17.2.19 the great nye ham debate

15 Replies to “Lutheran Creation Doctrine: The Verdict”

  1. Interesting post!

    That one statement from that guy about “God not being a jealous God” had me scratching my head a bit. You see it all over the Old Testament where they use that exact word, so I don’t know which Bible or version he’s reading. I personally believe that it’s used more as a literary tool to describe God’s anger when they turn to other idols- idols that demand human sacrifice- something which God has clearly stated that He finds devastating and has little patience for.

    But I’ve never seen anywhere in the Bible where God’s been duped. I’m up for reading that passage if you know specifically where it is.

*-*-*

* Problems to solve:
A. Using the comment, explain in one to three sentences why the claim that God is not a jealous God left its writer puzzled.
B. What does the writer of the comment say they have never seen anywhere in the Bible?

* Information shown:
*-*-*

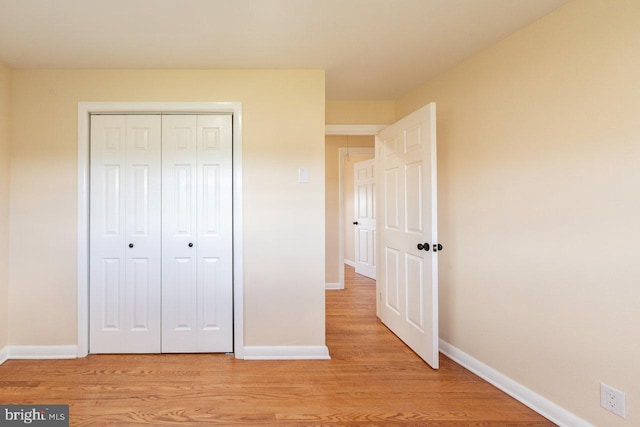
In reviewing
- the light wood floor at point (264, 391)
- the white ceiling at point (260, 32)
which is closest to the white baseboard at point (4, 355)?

*-*-*

* Responses in order:
A. The writer was puzzled because that exact word appears all over the Old Testament. As a result, the writer could not tell which Bible or version the speaker was reading.

B. Any place where God has been duped.